▶ [Exercise brief]: Count the lines in the data below that contain the word "fence", and give only that number.

== Provided data ==

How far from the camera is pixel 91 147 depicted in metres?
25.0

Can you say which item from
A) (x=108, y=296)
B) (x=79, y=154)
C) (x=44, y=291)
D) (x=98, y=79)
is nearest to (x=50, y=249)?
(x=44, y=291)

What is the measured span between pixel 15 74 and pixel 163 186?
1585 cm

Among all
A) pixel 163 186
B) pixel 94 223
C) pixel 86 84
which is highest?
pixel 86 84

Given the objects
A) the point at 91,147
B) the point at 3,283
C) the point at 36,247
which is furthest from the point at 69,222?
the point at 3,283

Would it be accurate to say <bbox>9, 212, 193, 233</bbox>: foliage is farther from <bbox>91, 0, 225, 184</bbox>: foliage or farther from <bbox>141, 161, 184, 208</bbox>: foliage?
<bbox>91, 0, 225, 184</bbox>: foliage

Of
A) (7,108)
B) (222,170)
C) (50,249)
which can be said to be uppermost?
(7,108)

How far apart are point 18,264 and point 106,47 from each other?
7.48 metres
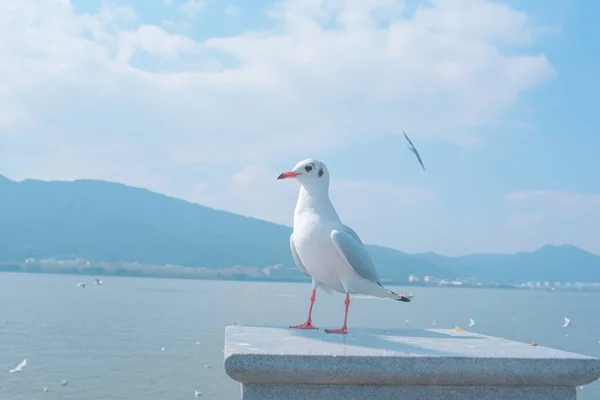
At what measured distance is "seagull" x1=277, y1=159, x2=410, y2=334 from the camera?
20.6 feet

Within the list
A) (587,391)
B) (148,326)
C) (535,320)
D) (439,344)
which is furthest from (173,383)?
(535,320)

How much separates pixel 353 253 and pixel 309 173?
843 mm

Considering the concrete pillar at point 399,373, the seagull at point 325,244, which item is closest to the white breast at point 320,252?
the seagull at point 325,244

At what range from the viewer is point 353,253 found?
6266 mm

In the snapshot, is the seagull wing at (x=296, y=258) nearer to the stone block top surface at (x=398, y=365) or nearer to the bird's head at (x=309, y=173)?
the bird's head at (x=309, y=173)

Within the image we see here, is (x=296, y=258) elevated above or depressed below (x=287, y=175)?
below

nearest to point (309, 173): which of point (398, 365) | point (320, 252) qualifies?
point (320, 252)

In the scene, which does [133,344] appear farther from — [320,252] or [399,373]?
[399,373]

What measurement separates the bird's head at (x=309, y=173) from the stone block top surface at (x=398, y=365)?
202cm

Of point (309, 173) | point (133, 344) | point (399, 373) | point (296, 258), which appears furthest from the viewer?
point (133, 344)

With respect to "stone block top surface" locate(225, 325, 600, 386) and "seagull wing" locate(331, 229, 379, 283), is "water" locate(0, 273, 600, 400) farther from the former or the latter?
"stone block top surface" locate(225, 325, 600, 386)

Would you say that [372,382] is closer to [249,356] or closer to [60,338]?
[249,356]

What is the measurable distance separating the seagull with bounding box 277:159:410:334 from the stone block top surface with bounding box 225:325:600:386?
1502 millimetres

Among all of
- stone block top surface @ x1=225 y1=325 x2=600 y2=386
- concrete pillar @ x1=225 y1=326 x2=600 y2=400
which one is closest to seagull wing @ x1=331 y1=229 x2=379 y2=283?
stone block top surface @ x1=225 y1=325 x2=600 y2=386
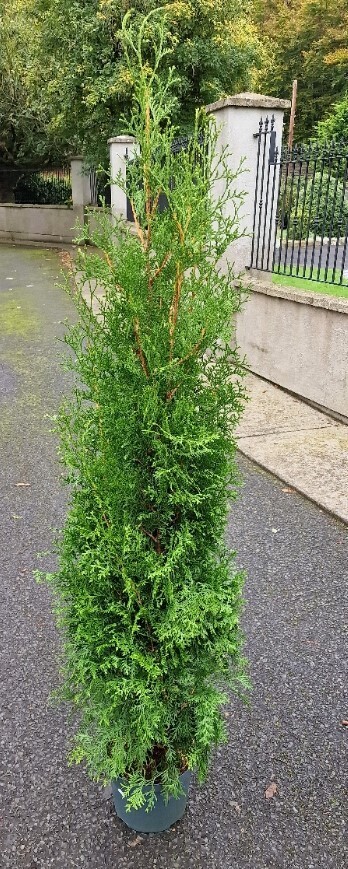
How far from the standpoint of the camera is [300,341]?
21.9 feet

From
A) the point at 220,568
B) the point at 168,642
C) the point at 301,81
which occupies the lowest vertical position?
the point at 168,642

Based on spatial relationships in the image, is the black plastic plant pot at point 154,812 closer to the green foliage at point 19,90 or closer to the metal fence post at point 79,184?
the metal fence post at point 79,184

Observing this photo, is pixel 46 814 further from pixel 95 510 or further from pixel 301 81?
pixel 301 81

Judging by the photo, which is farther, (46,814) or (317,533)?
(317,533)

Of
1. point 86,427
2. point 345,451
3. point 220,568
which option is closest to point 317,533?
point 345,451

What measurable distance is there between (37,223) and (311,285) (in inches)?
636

===
== Provided data ==

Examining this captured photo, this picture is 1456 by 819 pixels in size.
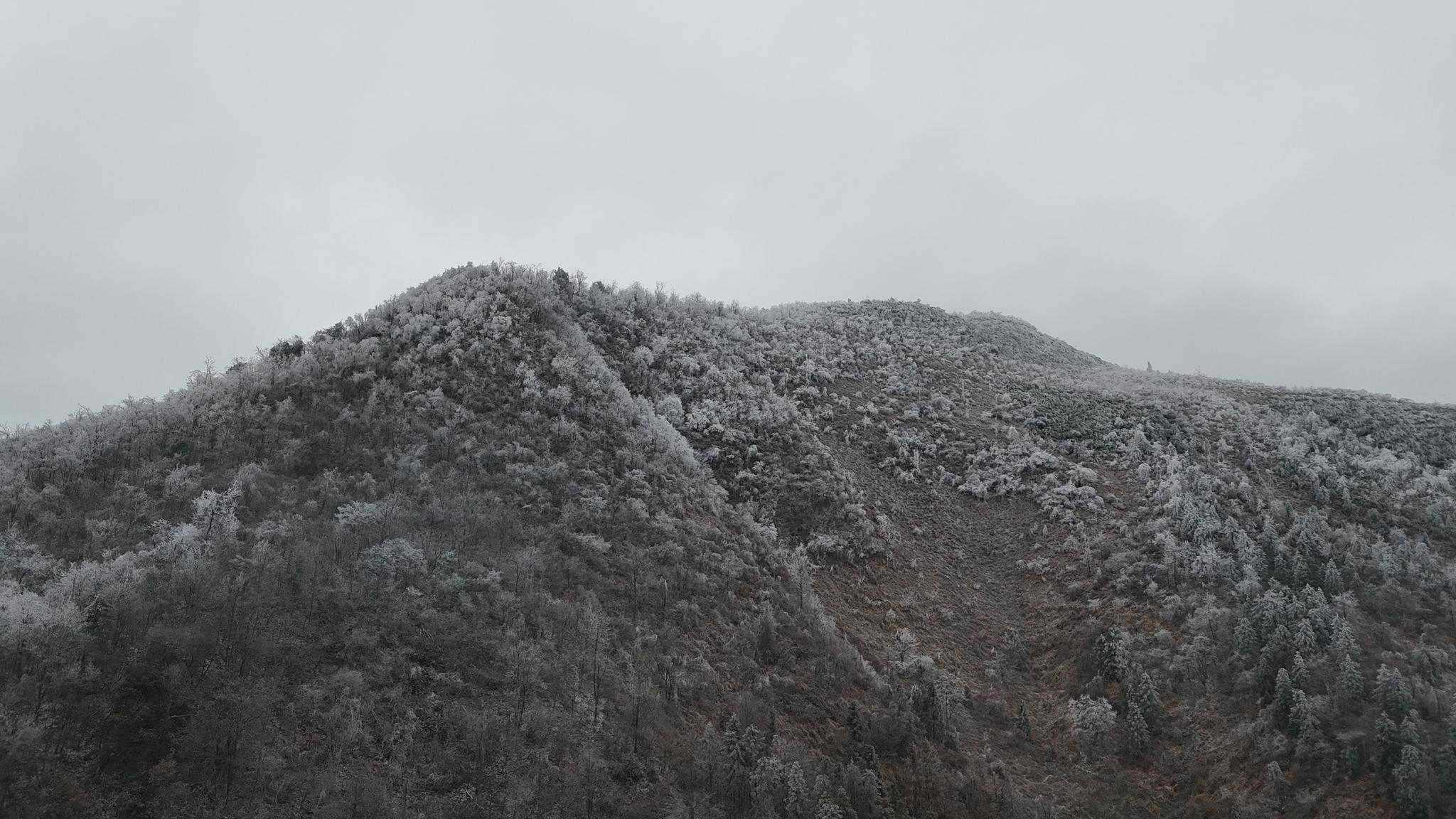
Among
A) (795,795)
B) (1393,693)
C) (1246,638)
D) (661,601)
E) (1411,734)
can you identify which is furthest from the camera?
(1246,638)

===
== Provided data ==

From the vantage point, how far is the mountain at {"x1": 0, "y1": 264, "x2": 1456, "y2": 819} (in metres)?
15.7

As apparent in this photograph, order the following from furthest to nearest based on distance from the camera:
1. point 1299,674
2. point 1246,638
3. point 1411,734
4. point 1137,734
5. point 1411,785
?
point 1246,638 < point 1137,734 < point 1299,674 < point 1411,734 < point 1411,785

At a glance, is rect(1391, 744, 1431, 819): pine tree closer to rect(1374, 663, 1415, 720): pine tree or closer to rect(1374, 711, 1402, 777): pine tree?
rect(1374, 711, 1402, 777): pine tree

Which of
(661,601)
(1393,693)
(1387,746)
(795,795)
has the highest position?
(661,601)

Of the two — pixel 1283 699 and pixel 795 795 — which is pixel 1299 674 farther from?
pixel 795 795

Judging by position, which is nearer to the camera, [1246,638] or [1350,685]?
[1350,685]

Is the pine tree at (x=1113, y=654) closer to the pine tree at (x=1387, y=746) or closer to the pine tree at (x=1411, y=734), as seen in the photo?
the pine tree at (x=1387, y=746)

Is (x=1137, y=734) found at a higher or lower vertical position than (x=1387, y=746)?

===

▶ [Solution below]: 2